Cloning cgr-1. (A) A portion of the physical map on LGX. Polymorphisms are differences between the nucleotide sequences of CB4856 and wild-type N2 and are designated amPX. A total of 130 Lon non-Unc and 69 Unc non-Lon progeny were selected from let-60(n1046gf); unc-78 n2528 lon-2 / CB4856 hermaphrodites. We determined the interval that includes the recombination event by scoring polymorphisms and the presence of n2528 by scoring suppression of the let-60(n1046gf) Muv phenotype. These data positioned n2528 between amP97 and amP94. This interval is expanded below; exons (boxes) and introns (thick lines) of Genefinder predicted open reading frames are shown. The G-to-A change in n2528 animals is shown. (B) Plasmids containing wild-type (pJG1) or mutant T27A10.7 (pJG2, pJG3) were used to generate transgenic strains. The chromosomal genotype was let-60(n1046); n2528. Each rescue result represents an independently derived transgenic strain. We defined full rescue as >80% Muv, partial rescue as 40–80% Muv, and no rescue as <40% Muv.

Figure 2.

cgr-1 encodes a protein with CRAL/TRIO and GOLD domains. (A) Full-length C. elegans CGR-1 protein (Ce CGR-1) is aligned with the predicted full-length C. briggsae CGR-1 protein (Cb CGR-1), with amino acids 239–715 of the predicted human SEC14-1 protein (Hs SEC14-1; Chinen et al. 1996), and with the full-length predicted human SPF protein (Hs SPF; Shibata et al. 2001). Amino acid numbers refer to Ce CGR-1. Shaded residues are identical to Ce CGR-1. The CRAL/TRIO domain is boxed with a solid line and the GOLD domain is boxed with a hatched line. Triangles indicate intron positions. Arrows indicate the position of the cgr-1(n2528) mutation (P131L) and the coding region removed by the cgr-1(am114) deletion (amino acids 121–334). (B) Diagram of the cgr-1 locus. Boxes represent exons. Shaded boxes and the solid box show coding and untranslated regions, respectively. The thin line represents introns. An SL1 leader sequence is spliced 2 nucleotides upstream of the start codon. A poly(A) tail is attached 145 nucleotides downstream of the stop codon.

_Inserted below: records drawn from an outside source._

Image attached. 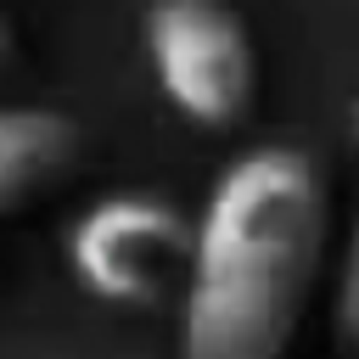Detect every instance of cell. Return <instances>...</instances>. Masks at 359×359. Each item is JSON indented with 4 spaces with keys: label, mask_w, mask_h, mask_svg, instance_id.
I'll return each instance as SVG.
<instances>
[{
    "label": "cell",
    "mask_w": 359,
    "mask_h": 359,
    "mask_svg": "<svg viewBox=\"0 0 359 359\" xmlns=\"http://www.w3.org/2000/svg\"><path fill=\"white\" fill-rule=\"evenodd\" d=\"M320 252V168L292 146L236 157L196 219V264L180 297V359H280L314 297Z\"/></svg>",
    "instance_id": "1"
},
{
    "label": "cell",
    "mask_w": 359,
    "mask_h": 359,
    "mask_svg": "<svg viewBox=\"0 0 359 359\" xmlns=\"http://www.w3.org/2000/svg\"><path fill=\"white\" fill-rule=\"evenodd\" d=\"M67 264L79 286L118 309H157L185 297L196 264V224L151 196H107L79 213L67 236Z\"/></svg>",
    "instance_id": "2"
},
{
    "label": "cell",
    "mask_w": 359,
    "mask_h": 359,
    "mask_svg": "<svg viewBox=\"0 0 359 359\" xmlns=\"http://www.w3.org/2000/svg\"><path fill=\"white\" fill-rule=\"evenodd\" d=\"M146 50L163 95L208 129H230L252 107V39L224 0H151Z\"/></svg>",
    "instance_id": "3"
},
{
    "label": "cell",
    "mask_w": 359,
    "mask_h": 359,
    "mask_svg": "<svg viewBox=\"0 0 359 359\" xmlns=\"http://www.w3.org/2000/svg\"><path fill=\"white\" fill-rule=\"evenodd\" d=\"M84 157V129L56 107H6L0 112V208L22 213L56 191Z\"/></svg>",
    "instance_id": "4"
},
{
    "label": "cell",
    "mask_w": 359,
    "mask_h": 359,
    "mask_svg": "<svg viewBox=\"0 0 359 359\" xmlns=\"http://www.w3.org/2000/svg\"><path fill=\"white\" fill-rule=\"evenodd\" d=\"M337 331H342V342H359V213H353L342 275H337Z\"/></svg>",
    "instance_id": "5"
},
{
    "label": "cell",
    "mask_w": 359,
    "mask_h": 359,
    "mask_svg": "<svg viewBox=\"0 0 359 359\" xmlns=\"http://www.w3.org/2000/svg\"><path fill=\"white\" fill-rule=\"evenodd\" d=\"M353 129H359V107H353Z\"/></svg>",
    "instance_id": "6"
}]
</instances>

Arrows indicate the position of the n2528 mutation and the endpoints of the am114 deletion. (C) Neighbor-Joining tree illustrating phylogenetic relationships of predicted CRAL/TRIO and GOLD domain-containing proteins. Boldface type indicates proteins that have been biochemically or genetically characterized. Branch lengths are proportional to divergence (scale represents 10% divergence). Numbers at each node indicate bootstrap support out of 1000 replicates. All nodes were well supported. Mm, mus musculus; Dm, Drosophila melanogaster.

Figure 3.

Expression pattern of CGR-1. The genotype of all hermaphrodites was let-60(n1046); cgr-1(n2528); amEx82. The amEx82 array contains pDG125 (Pcgr-1:cgr-1 genomic:GFP) and pRF4. (A and B) Nomarski and fluorescent images (100×) of adult hermaphrodites. CGR-1:GFP expression is visible in intestinal cells. (C and D) Nomarski and fluorescent images (400×) of an L4 hermaphrodite. The arrow marks the vulva. The asterisk marks an ectopic vulval invagination. CGR-1:GFP expression is visible in intestinal cells but not in vulval cells. (E and F) Nomarski and fluorescent images (630×) of adult intestinal cells. CGR-1:GFP exhibits cytoplasmic localization and appears to be largely excluded from nuclei.

Figure 4.

Structure/function analysis of CGR-1. Transgenic strains that expressed the diagrammed CGR-1 protein and had the chromosomal genotype let-60(n1046); cgr-1(n2528) were assayed for rescue of the cgr-1 suppression of Muv phenotype. Extrachromosomal arrays are described in Table 4 and criteria for rescue are described in Figure 1.